First, I pass out the poem and ask my students to read once silently. They may make any markings or notes on the poem that they want to during their first silent read through.
When they have finished, we then read it aloud at least three times, using a different reading method each time. I’ve used different strategies for this part of the activity, but some of my favorites include:
- Assigning a different student each stanza
- Alternating lines with me: student reads a line, I read a line
- Jori Krulder’s Conga Line Poetry
- The Folger Ed Choral Reading Method
After each time read aloud, I ask students to make meaning of the poem. There are many ways into a poem, and some of my favorites can be found in this brilliant post by Susan Barber.
This year, I asked students to answer a different question after each time we read the poem aloud.
- Round 1: What is the poem literally about?
- Round 2: What is the central image, and how does this function both literally and figuratively?
- Round 3: When does the poem move from the concrete to the abstract?
There is a lot to unpack here with students: the literal fire, the fire as a metaphor, the fire as the passage of time, the feelings of regret for things not done, the freeing sensation of literally burning the things you don’t need or want. This discussion can last a whole class period and then some.

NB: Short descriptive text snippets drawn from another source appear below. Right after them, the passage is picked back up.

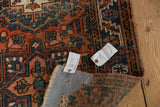 Vintage Heriz runner side, traditional geometric pattern in dusty brick red, navy, ivory, visible wear.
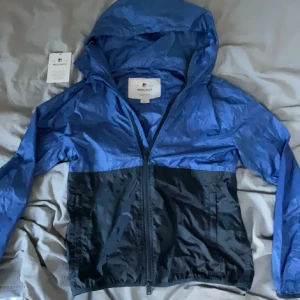 Blå och svart vindjacka från Woolrich - Snygg tvåfärgad vindjacka från Woolrich i blått och svart. Jackan har huva, hel dragkedja framtill och är tillverkad i lätt syntetmaterial. Perfekt för blåsiga dagar och enkel att packa ner i väskan. Klassisk streetstil med normal passform.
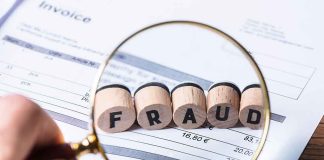 Magnifying glass showing FRAUD on an invoice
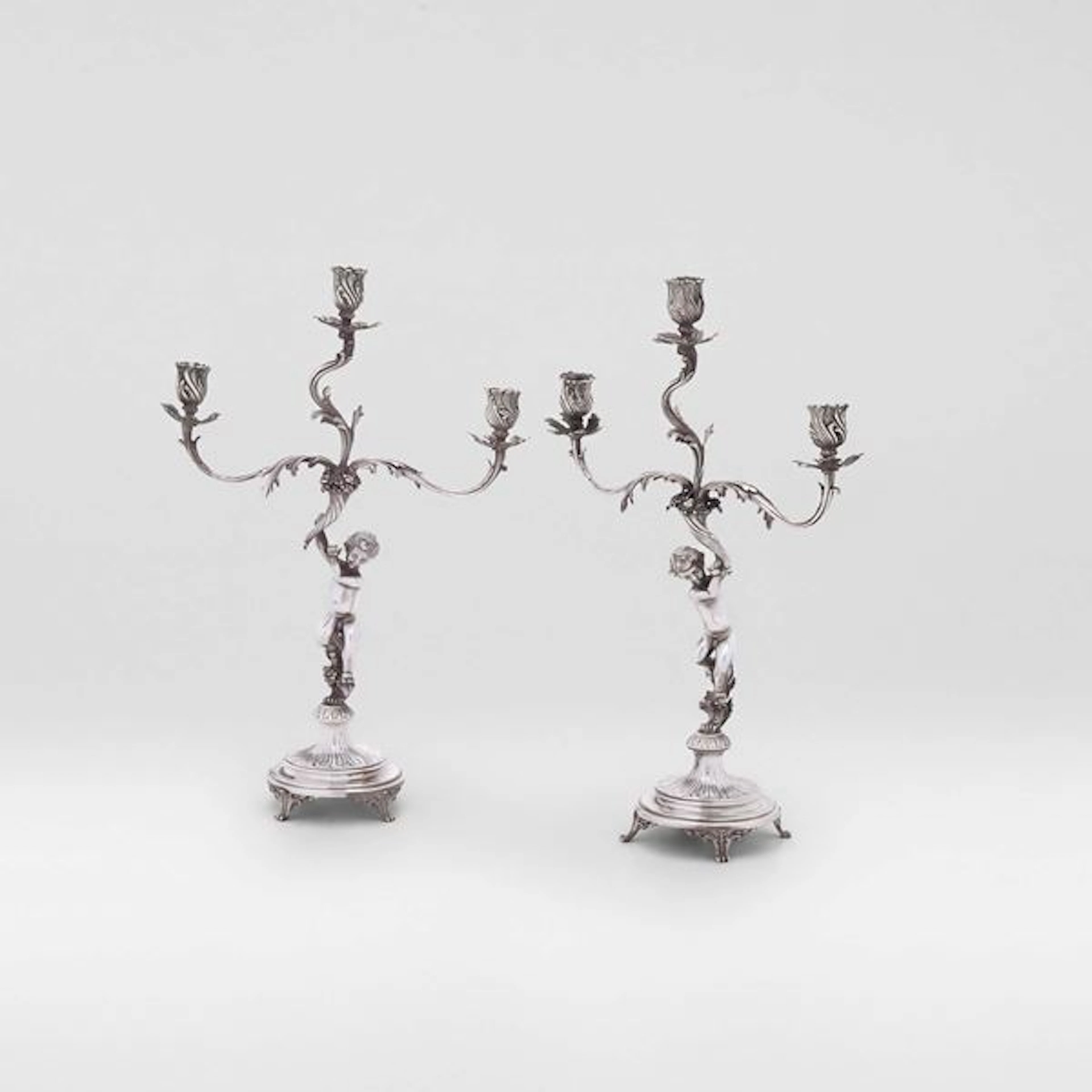 Coppia di candelabri a tre fiamme di gusto neobarocco. Argenteria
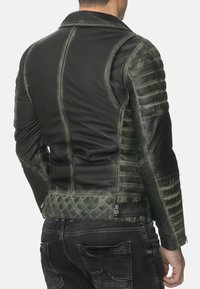 Giacca in pelle nera e verde con motivo trapuntato sulla parte bassa della schiena e sulle maniche, con colletto strutturato e design aderente.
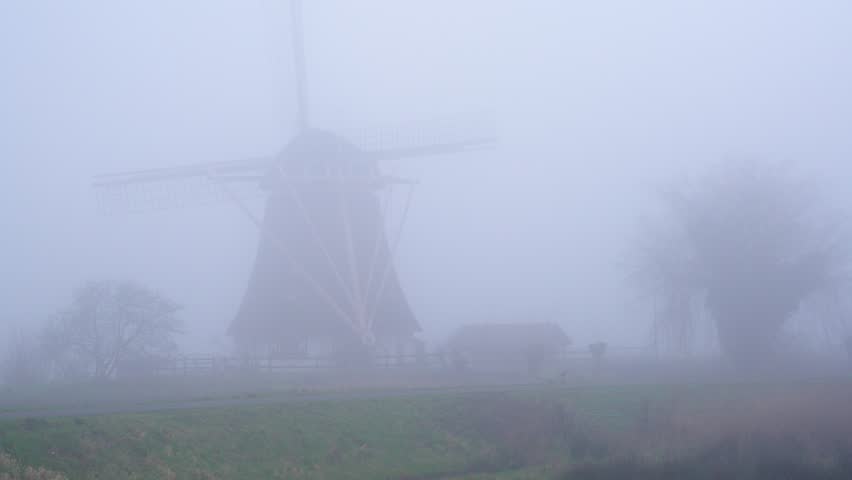 Cycling in The Netherlands in Misty Weather With Low Visibility, Cyclist passes a traditional dutch windmill in a dense fog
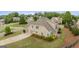 Stunning home featuring a three-car garage, mature landscaping, and a well-maintained lawn at 2076 Towne Mill Ave, Canton, GA 30114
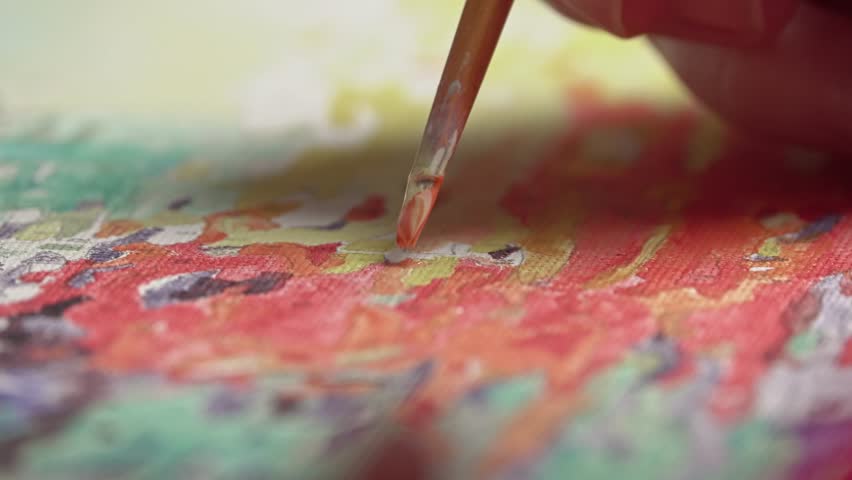 Paint by numbers close up. Female hand with brush drawing. Active leisure at home, creative hobby concept. Numbered paints. Painting by numbers process. Selective focus on paintbrush. Royalty-Free Stock Footage #1104310491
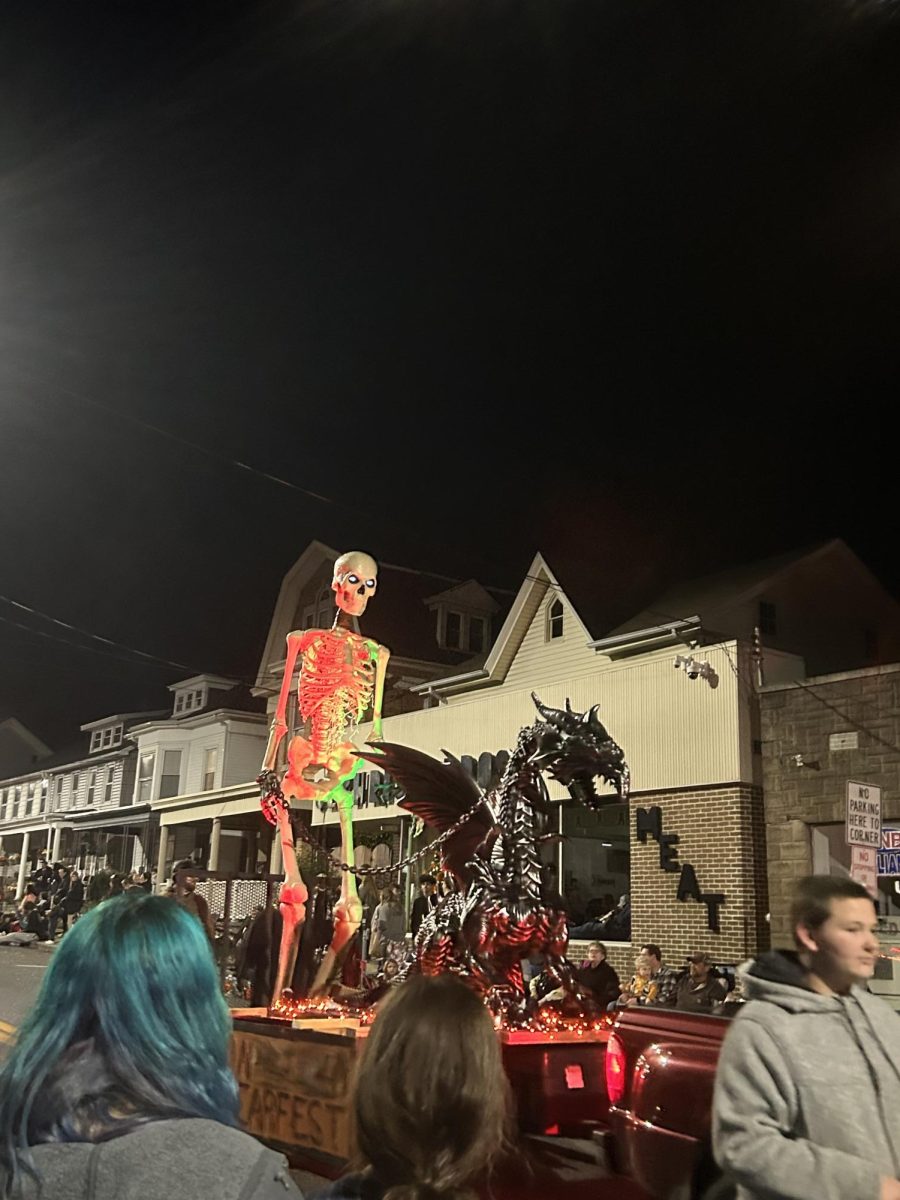 2022 Halloween parade float with a skeleton.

Next, I have my students write three things down on three scraps of paper that they “want to burn.” These can be behaviors they want to leave behind, toxic people, memories, bad grades, etc. Then, they crumble up the paper and we “burn” them. (Ok, so we don’t actually burn them. I decorate my recycling container with fake flames, and we dramatically throw them in there.)
Then, I ask them use Nye’s poem as a mentor text, and they write their own Burning the Old Year Poem. Here are the guidelines:
- Poems must be comprised of four stanzas and be of similar line length as Nye’s.
- Poems must use a central image (such as fire) both figuratively and literally.
- Poem must focus on leaving something behind (beginning) and embracing something in the new year (end).
They draft a rough draft, do one round of peer review, and then they copy their final drafts onto the flame template and color the flames.
This is one of my favorite lessons of the year, and a perfect way to start a new semester of writing and thinking. And check out these beautiful student samples from this year’s class.
Thank you, Jessica, for this awesome activity! I tried it in my class and it went great!